The House of Mirth

The House of Mirth
March 3rd 2024

Lily Bart (Gillian Anderson) emerges from the steam plume of a passenger train. An opening caption places her in “New York, 1905.” She’s there on business: finding a husband. Without wealth of her own, Lily is a career bride-to-be, a socialite made baldly opportunistic by necessity as much as habit. Hers is a thankless vocation at the turn-of-the-century, when the stock market’s thrills had begun to overshadow old money’s stale ministrations. Maybe there are other ways to live? Lily suspects so, but doesn’t know any. She tries and fails to secure a lucrative match, making bad bets while her capital runs low. By the end, she finds herself disgraced, friendless, and dead.
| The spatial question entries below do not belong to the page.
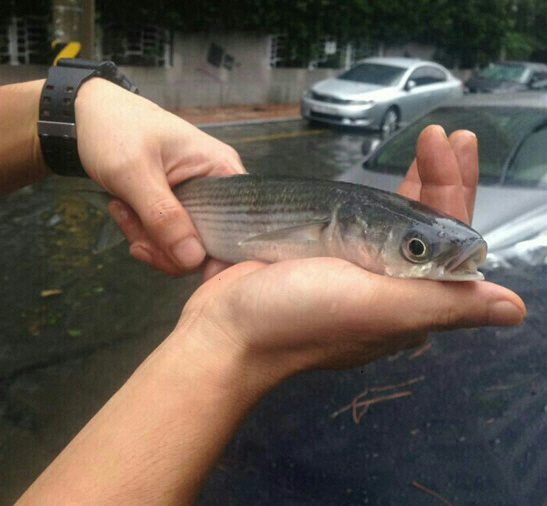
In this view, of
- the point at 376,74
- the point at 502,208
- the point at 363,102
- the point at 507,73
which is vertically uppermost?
the point at 502,208

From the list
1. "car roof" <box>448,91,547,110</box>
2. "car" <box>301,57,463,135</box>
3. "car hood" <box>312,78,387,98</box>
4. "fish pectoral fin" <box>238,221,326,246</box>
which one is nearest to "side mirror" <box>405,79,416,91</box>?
"car" <box>301,57,463,135</box>

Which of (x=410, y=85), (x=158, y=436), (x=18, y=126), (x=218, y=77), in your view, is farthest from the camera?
(x=218, y=77)

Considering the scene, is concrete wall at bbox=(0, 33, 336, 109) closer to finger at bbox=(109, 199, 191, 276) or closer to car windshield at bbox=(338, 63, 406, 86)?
car windshield at bbox=(338, 63, 406, 86)

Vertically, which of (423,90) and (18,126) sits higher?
(18,126)

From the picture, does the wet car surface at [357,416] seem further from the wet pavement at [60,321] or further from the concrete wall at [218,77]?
the concrete wall at [218,77]

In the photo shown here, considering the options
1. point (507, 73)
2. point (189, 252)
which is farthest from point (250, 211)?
point (507, 73)

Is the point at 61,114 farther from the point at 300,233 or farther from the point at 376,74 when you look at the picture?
the point at 376,74
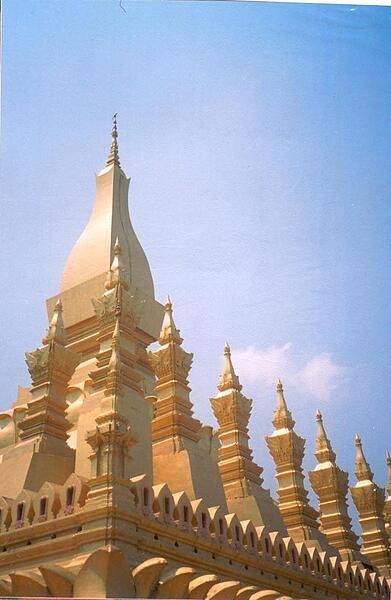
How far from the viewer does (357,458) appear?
17953 mm

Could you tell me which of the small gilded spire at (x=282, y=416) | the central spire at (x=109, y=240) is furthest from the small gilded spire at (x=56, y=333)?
the small gilded spire at (x=282, y=416)

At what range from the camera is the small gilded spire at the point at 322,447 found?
16859mm

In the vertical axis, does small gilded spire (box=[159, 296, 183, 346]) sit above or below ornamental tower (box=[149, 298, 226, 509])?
above

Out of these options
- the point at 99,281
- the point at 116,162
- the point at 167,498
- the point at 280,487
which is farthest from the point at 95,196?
the point at 167,498

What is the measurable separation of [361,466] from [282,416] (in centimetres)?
317

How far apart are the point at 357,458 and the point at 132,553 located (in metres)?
10.1

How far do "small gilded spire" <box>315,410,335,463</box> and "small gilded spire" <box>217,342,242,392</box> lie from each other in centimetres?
314

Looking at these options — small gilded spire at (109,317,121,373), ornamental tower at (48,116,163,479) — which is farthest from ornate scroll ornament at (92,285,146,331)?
small gilded spire at (109,317,121,373)

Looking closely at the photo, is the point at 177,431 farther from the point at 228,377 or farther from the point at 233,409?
the point at 228,377

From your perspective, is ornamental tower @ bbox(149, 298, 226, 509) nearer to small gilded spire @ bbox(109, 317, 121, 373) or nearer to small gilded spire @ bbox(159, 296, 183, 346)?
small gilded spire @ bbox(159, 296, 183, 346)

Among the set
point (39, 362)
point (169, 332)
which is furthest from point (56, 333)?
point (169, 332)

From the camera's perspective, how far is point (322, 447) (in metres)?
17.0

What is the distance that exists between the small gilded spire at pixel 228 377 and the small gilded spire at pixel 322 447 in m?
3.14

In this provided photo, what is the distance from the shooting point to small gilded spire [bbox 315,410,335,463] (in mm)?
16859
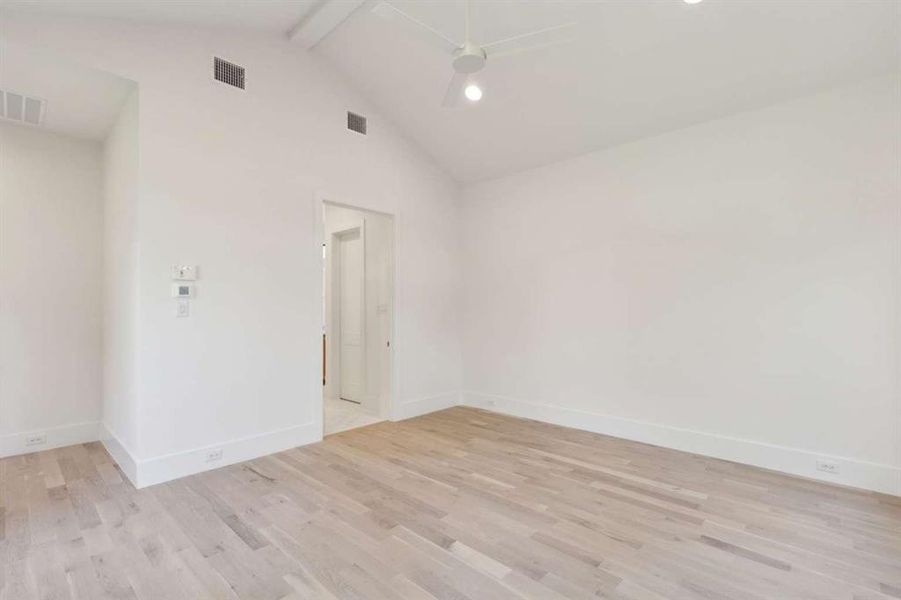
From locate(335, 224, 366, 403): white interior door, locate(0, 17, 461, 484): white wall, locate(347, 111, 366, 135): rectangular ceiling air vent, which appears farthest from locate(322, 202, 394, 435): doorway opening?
locate(347, 111, 366, 135): rectangular ceiling air vent

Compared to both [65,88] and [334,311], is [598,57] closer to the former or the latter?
[65,88]

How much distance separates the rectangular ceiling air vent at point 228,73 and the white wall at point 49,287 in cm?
180

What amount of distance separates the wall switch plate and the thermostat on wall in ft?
0.15

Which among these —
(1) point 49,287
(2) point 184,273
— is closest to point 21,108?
(1) point 49,287

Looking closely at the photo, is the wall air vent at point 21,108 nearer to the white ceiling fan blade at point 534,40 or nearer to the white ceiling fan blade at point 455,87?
the white ceiling fan blade at point 455,87

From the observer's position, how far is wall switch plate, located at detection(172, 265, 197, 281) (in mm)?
3334

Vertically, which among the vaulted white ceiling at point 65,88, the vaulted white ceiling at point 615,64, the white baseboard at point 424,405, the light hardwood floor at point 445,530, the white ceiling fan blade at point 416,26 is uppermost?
the vaulted white ceiling at point 615,64

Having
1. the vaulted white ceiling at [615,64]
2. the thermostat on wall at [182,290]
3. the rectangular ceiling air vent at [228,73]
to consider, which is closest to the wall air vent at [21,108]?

Another caption punctuates the long and static final shot: “New York, 1907.” It’s the future but the world looks the same, like a scene from a Singer Sargent painting.

Penned in 1905, Edith Wharton’s The House of Mirth was a vivisection of the late Gilded Age’s leisure class, which had become pettier and more squeamish due to the rise of modern industry and the nouveau riche. At that moment, Wall Street’s self-made men were an affront to bourgeois social tradition or, as Lily’s aunt (Eleanor Bron) puts it, “in very bad taste.” But they were as inevitable as locomotives and almost as fast. (They were also, as Wharton knew, no real threat to the old guard, who quickly incorporated them.) It’s no accident that the film first gives us Lily at the site of modernity’s originary shocks—the train. She is one such jolt: a new woman caught up in an old style, or vice versa. Lily wants to gamble like a self-made man, like Walter Benjamin’s modern subject who throws dice while the factory worker labors, with no sense of how one gesture connects to the next. Her tragedy is that, being none of these things, it all connects. It’s her bridge debts, and her attempts to mend them through scandalizing stock investments, that ultimately lay her low. Eventually, jolts are engineered out of new technology. That’s how we get forward movement without friction.

Wharton wrote that there were “two selves in [Lily].” In her performance, Anderson understands this well. As The X-Files’ (1993-2002) sober Dana Scully, she was often called upon to ground a moment in a micro-gesture. Absurd scenarios (aliens stealing someone’s child) became affecting (aliens stealing someone’s child) based solely on the way she blinked. Here, she telegraphs Lily’s fundamental at-odds-ness in two minor vocal registers: an overmannered mezzo and a guttier whisper that suggests she can stomach much, but not everything. Early on, she answers an ill-advised invitation from Lawrence Selden (Eric Stoltz), an unsuitable bachelor to whom she’s painfully attached, with a single line and a lift of her eyes that suggests an entire character study. In Terence Davies’s reserved directing style, the moment is arresting: the camera comes close and Anderson quarter-turns into it, evoking Winona Ryder’s assertive epistolary address in Scorsese’s comparatively bombastic The Age of Innocence (1993). She says, “I’ll take the risk.” Playing small is a hard thing; it’s what Lily never masters. But Anderson blinks, or smokes a slow cigarette, or snaps her wrist just a shade too hard to catch an extra drop of chloral—and it’s the little things, really, that get us in the end.

The House of Mirth screens this evening, March 3, at the Museum of the Moving Image on 35mm as part of the series “Snubbed 2: The Performances.”